Başçarşıdan dönerken Tarık Hosiç’in köftecisinde bu eski golcüyü buluyorum. Kovaçeviç’ten konuşuyoruz. Yugoslav olarak geldiği günlerden. Bosna’ya girerken Fener mi Galatasaray mı diye sorup Beşiktaş cevabını alınca gözleri parlayan hudut görevlisi düşüyor aklıma. Beşiktaş demek Çarşı demek. Biz zaten BaşÇarşıdayız.
Visegrad’a gelip Drina Köprüsünün resmini çekerken Nejat'ı anımsıyorum ve Visegrad’ın 1991’de %30 olan müslüman nüfusunun 1997’de %1’e düştüğünü okuyorum.
Saraybosna’da da herkes 1993’de ölmüş. Evlerin üzerindeki kurşun delikleri dün açılmışçasına canlı. Tek bir sokak köpeği yok sokaklarda. Kurşunlar sadece insanları değil köpekleri de yok etmiş olmalı.
Soykırım ve katliamı anan müzelerin hepsi ücretli . Katliamı izlemek için ücret ödemek tuhaf geliyor. Parasında değilim. TİKA’nın da katkı verdiği sergiye yöneliyoruz . O da ücretli çıkıyor. Yine de giriyoruz ama sitem etmeden durmuyoruz kapıdaki genç kıza.

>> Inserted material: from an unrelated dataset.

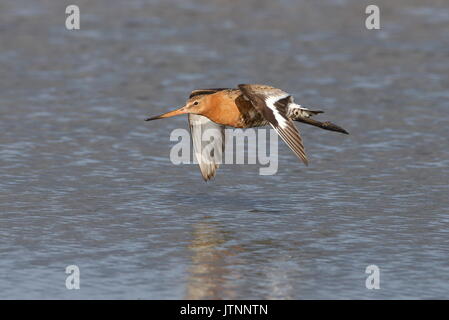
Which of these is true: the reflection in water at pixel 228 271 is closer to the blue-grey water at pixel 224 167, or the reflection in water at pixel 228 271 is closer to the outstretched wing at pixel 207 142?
the blue-grey water at pixel 224 167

İşte o zaman Saraybosna’dan ayrılırken de bizi Sırbistan’a hoş geldin pankartının neden uğurladığının da sırrına eriyoruz.
“Bu normal bir ülke değil” diyor
“Katliamı Sırplar kabul etmiyor” diyor
“Böyle bir müze için kamusal kaynaklar kullanılamıyor” diyor
“2 milyon müslüman var ve hala güvende değil” diyor
Güçsüz olmanın zorluğunu gözlerinde nemle anlatıyor.
Saraybosna’dan ayrılırken bir podcast açıyorum. Özal zamanından beri tanıdığım Ahmet Tezcan Aliya’yı anlatıyor. Amerikalıların sadece Boşnaklardan ibaret Bosna projesini reddetmiş. Bir idealist olarak kolay olanı değil zoru yani Boşnakların Hırvat ve Sırplarla beraber yaşaması seçeneğini seçmiş.
Müzedeki kızın gözündeki nem ve Bilge Kral’ın( Ahmet Tezcan buna şerh düşüyor gerçi o krallığı kabul etmezdi diyor) tercihi arasındaki diyalektiği düşünüyorum.
Bosna’yı sessizce geride bırakıyorum. Rumeli Valisi Hurşit Paşa’nın Sırp isyancılarının kellerinden kule yaptığı Niş’e varıyorum.
Serebrenica sokaklarında “Türklerden intikam aldık” diye bağıran Çetnikler geliyor aklıma. İvo Andriç’e Nobeli veren kurulun her bir üyesini saygıyla anıyorum.